The records:
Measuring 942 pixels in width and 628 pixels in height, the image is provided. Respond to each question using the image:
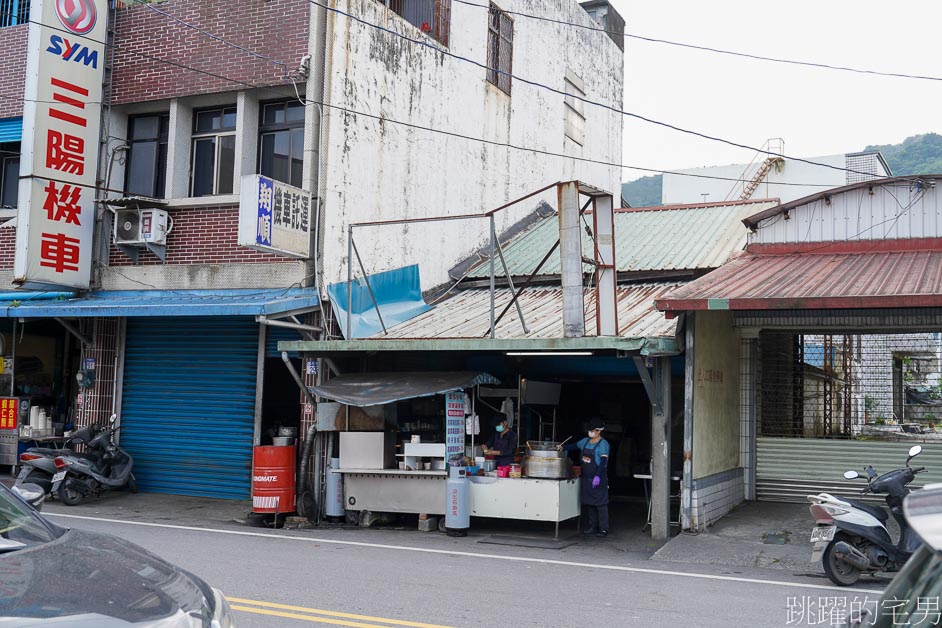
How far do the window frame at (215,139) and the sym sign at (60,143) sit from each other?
5.21 feet

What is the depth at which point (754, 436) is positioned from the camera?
49.0 ft

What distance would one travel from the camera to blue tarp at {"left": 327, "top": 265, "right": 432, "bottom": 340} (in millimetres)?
15070

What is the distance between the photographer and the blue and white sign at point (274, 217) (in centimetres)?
→ 1375

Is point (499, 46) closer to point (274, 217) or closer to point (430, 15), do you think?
point (430, 15)

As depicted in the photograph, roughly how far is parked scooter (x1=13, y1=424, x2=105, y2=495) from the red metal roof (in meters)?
9.81

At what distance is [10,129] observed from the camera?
18.1m

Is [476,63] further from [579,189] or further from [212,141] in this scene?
[579,189]

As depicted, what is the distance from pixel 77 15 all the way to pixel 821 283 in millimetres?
12439

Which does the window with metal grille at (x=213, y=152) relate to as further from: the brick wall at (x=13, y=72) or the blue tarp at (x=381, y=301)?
the brick wall at (x=13, y=72)

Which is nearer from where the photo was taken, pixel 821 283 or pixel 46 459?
pixel 821 283

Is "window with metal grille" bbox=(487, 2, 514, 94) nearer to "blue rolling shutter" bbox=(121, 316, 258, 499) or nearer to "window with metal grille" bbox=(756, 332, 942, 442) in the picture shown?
"blue rolling shutter" bbox=(121, 316, 258, 499)

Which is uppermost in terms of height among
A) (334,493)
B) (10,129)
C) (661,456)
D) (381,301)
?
(10,129)

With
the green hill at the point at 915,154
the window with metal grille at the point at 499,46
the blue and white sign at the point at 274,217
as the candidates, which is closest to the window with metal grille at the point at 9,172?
the blue and white sign at the point at 274,217

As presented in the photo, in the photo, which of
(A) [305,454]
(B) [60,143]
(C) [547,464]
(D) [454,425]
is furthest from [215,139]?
(C) [547,464]
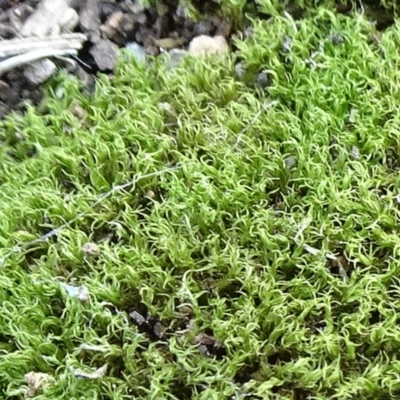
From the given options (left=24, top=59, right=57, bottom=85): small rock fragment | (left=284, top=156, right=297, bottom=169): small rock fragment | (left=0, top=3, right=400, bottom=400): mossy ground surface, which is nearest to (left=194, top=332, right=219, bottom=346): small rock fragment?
(left=0, top=3, right=400, bottom=400): mossy ground surface

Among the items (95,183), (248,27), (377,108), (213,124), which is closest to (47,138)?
(95,183)

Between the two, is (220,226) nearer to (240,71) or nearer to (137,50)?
(240,71)

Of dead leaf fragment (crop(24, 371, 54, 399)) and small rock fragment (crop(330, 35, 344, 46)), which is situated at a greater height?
small rock fragment (crop(330, 35, 344, 46))

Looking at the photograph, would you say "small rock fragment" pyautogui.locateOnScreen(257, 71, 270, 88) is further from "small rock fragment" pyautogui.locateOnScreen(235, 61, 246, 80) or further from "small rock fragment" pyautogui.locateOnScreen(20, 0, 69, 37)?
"small rock fragment" pyautogui.locateOnScreen(20, 0, 69, 37)

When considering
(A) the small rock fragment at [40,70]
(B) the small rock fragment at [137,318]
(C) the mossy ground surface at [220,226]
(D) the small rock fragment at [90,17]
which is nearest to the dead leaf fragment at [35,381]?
(C) the mossy ground surface at [220,226]

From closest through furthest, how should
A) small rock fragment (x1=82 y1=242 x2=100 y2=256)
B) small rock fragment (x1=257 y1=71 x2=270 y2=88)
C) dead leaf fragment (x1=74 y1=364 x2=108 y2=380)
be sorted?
1. dead leaf fragment (x1=74 y1=364 x2=108 y2=380)
2. small rock fragment (x1=82 y1=242 x2=100 y2=256)
3. small rock fragment (x1=257 y1=71 x2=270 y2=88)

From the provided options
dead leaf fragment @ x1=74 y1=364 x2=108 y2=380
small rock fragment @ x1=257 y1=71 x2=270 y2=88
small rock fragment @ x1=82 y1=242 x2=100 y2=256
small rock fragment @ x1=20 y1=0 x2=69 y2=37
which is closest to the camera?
dead leaf fragment @ x1=74 y1=364 x2=108 y2=380

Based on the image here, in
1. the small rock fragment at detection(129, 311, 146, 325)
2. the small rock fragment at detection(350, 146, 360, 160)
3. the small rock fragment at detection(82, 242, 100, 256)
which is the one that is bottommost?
the small rock fragment at detection(129, 311, 146, 325)
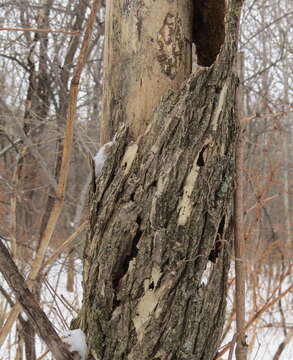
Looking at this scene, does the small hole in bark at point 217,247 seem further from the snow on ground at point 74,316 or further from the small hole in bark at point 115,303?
the snow on ground at point 74,316

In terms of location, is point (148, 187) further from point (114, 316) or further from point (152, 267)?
point (114, 316)

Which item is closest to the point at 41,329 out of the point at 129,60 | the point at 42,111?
the point at 129,60

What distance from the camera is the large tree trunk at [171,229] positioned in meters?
0.88

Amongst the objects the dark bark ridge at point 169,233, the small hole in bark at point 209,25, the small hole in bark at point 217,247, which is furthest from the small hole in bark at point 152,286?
the small hole in bark at point 209,25

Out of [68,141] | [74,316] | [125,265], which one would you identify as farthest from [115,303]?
[74,316]

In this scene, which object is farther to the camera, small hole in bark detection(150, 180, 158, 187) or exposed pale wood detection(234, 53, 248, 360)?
exposed pale wood detection(234, 53, 248, 360)

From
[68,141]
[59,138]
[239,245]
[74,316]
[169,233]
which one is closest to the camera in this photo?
[169,233]

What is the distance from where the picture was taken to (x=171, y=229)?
871 millimetres

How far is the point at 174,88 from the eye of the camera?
0.97m

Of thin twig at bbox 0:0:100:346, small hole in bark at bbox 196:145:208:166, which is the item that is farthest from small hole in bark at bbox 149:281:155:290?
thin twig at bbox 0:0:100:346

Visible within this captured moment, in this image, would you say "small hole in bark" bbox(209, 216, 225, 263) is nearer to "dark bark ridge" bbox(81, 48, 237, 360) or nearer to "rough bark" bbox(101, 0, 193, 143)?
"dark bark ridge" bbox(81, 48, 237, 360)

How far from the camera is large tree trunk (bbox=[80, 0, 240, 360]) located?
88cm

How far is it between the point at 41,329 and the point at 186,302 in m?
0.31

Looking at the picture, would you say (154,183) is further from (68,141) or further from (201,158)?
(68,141)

Task description:
Please report each line of the data above that contains the word "dark", matching case exactly.

Correct answer:
Amongst the objects the dark bark ridge at point 169,233, the small hole in bark at point 209,25, the small hole in bark at point 217,247, which is furthest from the small hole in bark at point 152,286?
Visible within this captured moment, in this image, would you say "small hole in bark" bbox(209, 216, 225, 263) is nearer to "dark bark ridge" bbox(81, 48, 237, 360) or nearer to "rough bark" bbox(101, 0, 193, 143)?
"dark bark ridge" bbox(81, 48, 237, 360)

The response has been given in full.